Give guidance and help with humility and thoughtfulness. A wise space holder knows when to withhold guidance (ie. when it makes a person feel foolish and inadequate) and when to offer it gently (ie. when a person asks for it or is too lost to know what to ask for). Though Ann did not take our power or autonomy away, she did offer to come and give Mom baths and do some of the more challenging parts of caregiving. This was a relief to us, as we had no practice at it and didn’t want to place Mom in a position that might make her feel shame (ie. having her children see her naked). This is a careful dance that we all must do when we hold space for other people. Recognizing the areas in which they feel most vulnerable and incapable and offering the right kind of help without shaming them takes practice and humility.
A wise space holder knows when to withhold guidance and when to offer it gently. Image: Justin Follis.
Create a container for complex emotions, fear, trauma, etc. When people feel that they are held in a deeper way than they are used to, they feel safe enough to allow complex emotions to surface that might normally remain hidden. Someone who is practiced at holding space knows that this can happen and will be prepared to hold it in a gentle, supportive, and nonjudgmental way. In The Circle Way, we talk about “holding the rim” for people.

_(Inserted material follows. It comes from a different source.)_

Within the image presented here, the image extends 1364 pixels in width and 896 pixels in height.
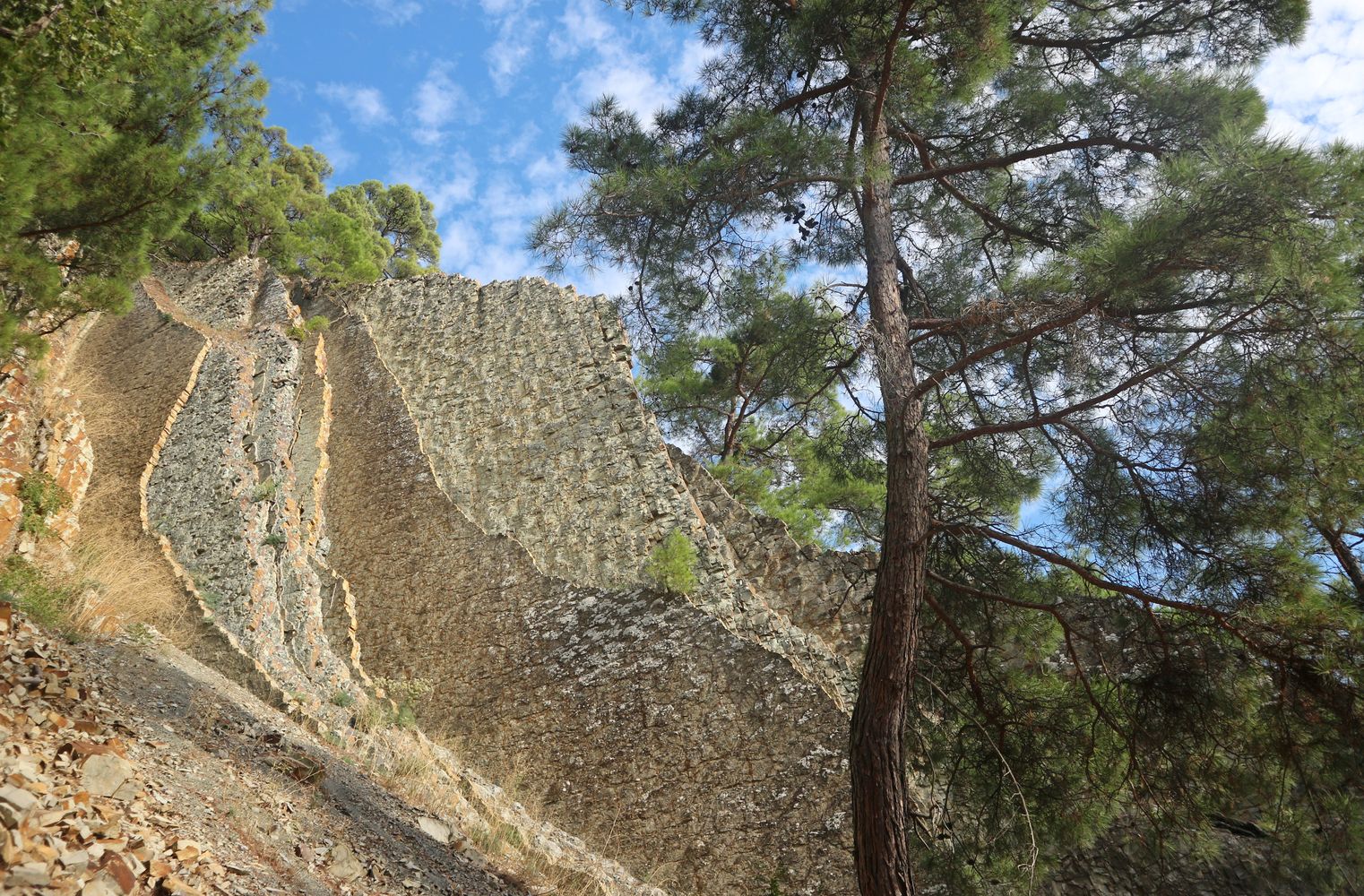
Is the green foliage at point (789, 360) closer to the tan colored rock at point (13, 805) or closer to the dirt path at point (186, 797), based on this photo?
the dirt path at point (186, 797)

The circle becomes the space where people feel safe enough to fall apart without fearing that this will leave them permanently broken or that they will be shamed by others in the room. Someone is always there to offer strength and courage. This is not easy work, and it is work that I continue to learn about as I host increasingly more challenging conversations. We cannot do it if we are overly emotional ourselves, if we haven’t done the hard work of looking into our own shadow, or if we don’t trust the people we are holding space for. In Ann’s case, she did this by showing up with tenderness, compassion, and confidence. If she had shown up in a way that didn’t offer us assurance that she could handle difficult situations or that she was afraid of death, we wouldn’t have been able to trust her as we did.

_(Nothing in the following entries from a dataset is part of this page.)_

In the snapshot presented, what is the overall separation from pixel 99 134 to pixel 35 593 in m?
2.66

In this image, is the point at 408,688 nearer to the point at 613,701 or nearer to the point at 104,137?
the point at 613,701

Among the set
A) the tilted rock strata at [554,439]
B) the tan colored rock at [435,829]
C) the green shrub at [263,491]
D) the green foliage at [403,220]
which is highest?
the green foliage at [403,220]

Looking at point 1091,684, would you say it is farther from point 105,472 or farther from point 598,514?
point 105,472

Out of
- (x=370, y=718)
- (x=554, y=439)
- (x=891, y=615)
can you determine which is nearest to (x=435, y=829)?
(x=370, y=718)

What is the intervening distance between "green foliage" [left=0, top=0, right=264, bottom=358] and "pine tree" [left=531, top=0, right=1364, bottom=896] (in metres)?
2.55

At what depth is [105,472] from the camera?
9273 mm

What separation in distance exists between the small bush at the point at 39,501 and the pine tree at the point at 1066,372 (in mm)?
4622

Allow them to make different decisions and to have different experiences than you would. Holding space is about respecting each person’s differences and recognising that those differences may lead to them making choices that we would not make. Sometimes, for example, they make choices based on cultural norms that we can’t understand from within our own experience. When we hold space, we release control and we honour differences. This showed up, for example, in the way that Ann supported us in making decisions about what to do with Mom’s body after her spirit was no longer housed there. If there had been some ritual that we felt we needed to conduct before releasing her body, we were free to do that in the privacy of Mom’s home.
Holding space is not something that we can master overnight, or that can be adequately addressed in a list of tips like the ones I’ve just offered. It’s a complex practice that evolves as we practice it, and it is unique to each person and each situation.